◆ What to do ◆
Reproduce the lines below verbatim, omitting the pictures from the output.

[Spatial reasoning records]

•••••

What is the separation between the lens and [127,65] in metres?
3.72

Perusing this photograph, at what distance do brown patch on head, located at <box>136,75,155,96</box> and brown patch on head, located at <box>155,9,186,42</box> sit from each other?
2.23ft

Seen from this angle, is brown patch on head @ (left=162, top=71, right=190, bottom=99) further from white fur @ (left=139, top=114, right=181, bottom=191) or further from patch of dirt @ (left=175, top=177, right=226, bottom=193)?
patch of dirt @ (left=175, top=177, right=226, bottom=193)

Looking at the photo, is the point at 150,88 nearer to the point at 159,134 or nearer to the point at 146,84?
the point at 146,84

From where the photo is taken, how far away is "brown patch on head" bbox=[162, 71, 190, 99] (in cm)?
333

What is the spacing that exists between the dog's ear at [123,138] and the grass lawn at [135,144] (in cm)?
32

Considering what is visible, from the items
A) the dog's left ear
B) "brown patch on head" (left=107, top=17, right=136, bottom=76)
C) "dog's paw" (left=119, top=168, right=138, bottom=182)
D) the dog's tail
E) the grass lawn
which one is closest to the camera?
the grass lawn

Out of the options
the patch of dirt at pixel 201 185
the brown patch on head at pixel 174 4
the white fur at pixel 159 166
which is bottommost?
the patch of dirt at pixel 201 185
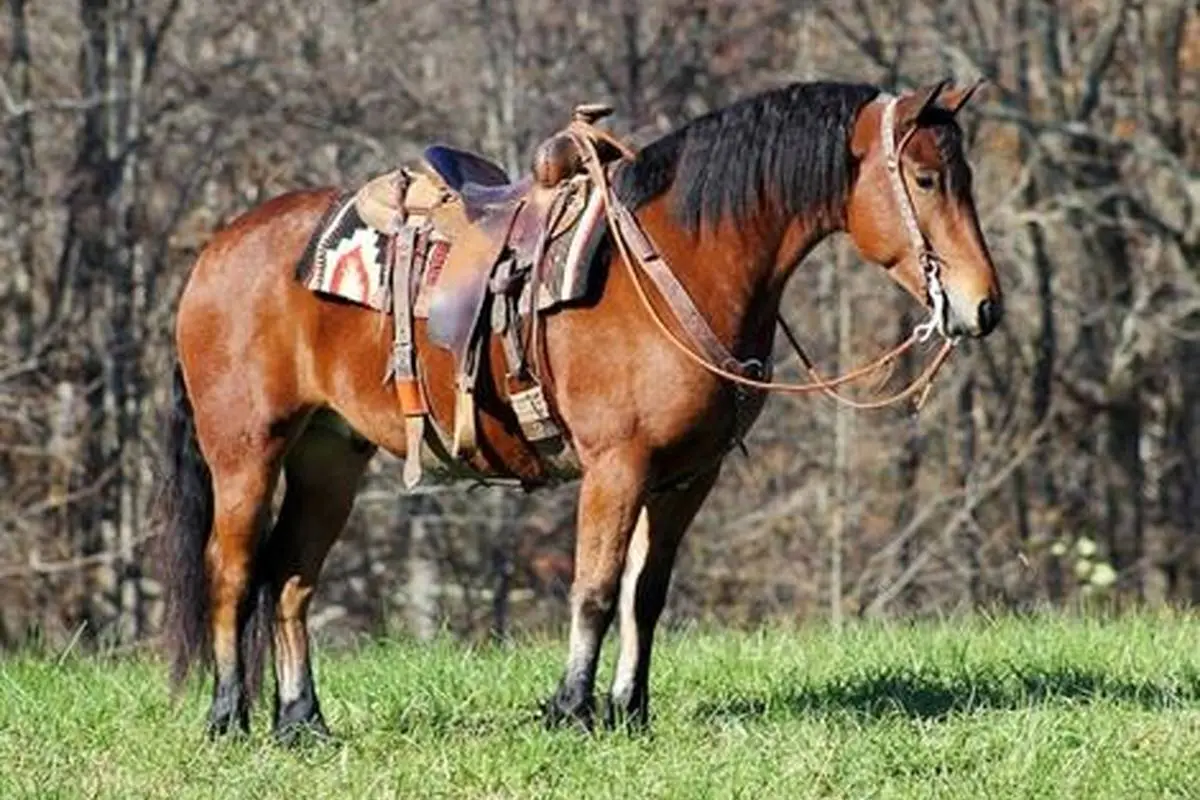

•••••

◆ Answer to the task ◆
What is the separation between the lens and [127,65] in metres?
3.72

Perusing this photograph, at what distance do brown patch on head, located at <box>136,75,155,96</box> and brown patch on head, located at <box>155,9,186,42</box> sit from each other?
2.23ft

Seen from this angle, is brown patch on head @ (left=162, top=71, right=190, bottom=99) further from white fur @ (left=139, top=114, right=181, bottom=191) or further from patch of dirt @ (left=175, top=177, right=226, bottom=193)?
patch of dirt @ (left=175, top=177, right=226, bottom=193)

Looking at the photo, is the point at 150,88 nearer to the point at 159,134 or nearer to the point at 146,84?
the point at 146,84

From where the photo is taken, how far away is "brown patch on head" bbox=[162, 71, 190, 99] (in cm)?
333

What is the spacing that exists between the dog's ear at [123,138] and the grass lawn at [135,144] (in cm)?
32

Considering what is visible, from the items
A) the dog's left ear
B) "brown patch on head" (left=107, top=17, right=136, bottom=76)
C) "dog's paw" (left=119, top=168, right=138, bottom=182)
D) the dog's tail
E) the grass lawn
which one is closest to the camera?
the grass lawn

Out of the options
the patch of dirt at pixel 201 185
the brown patch on head at pixel 174 4
the white fur at pixel 159 166
which is bottommost?
the patch of dirt at pixel 201 185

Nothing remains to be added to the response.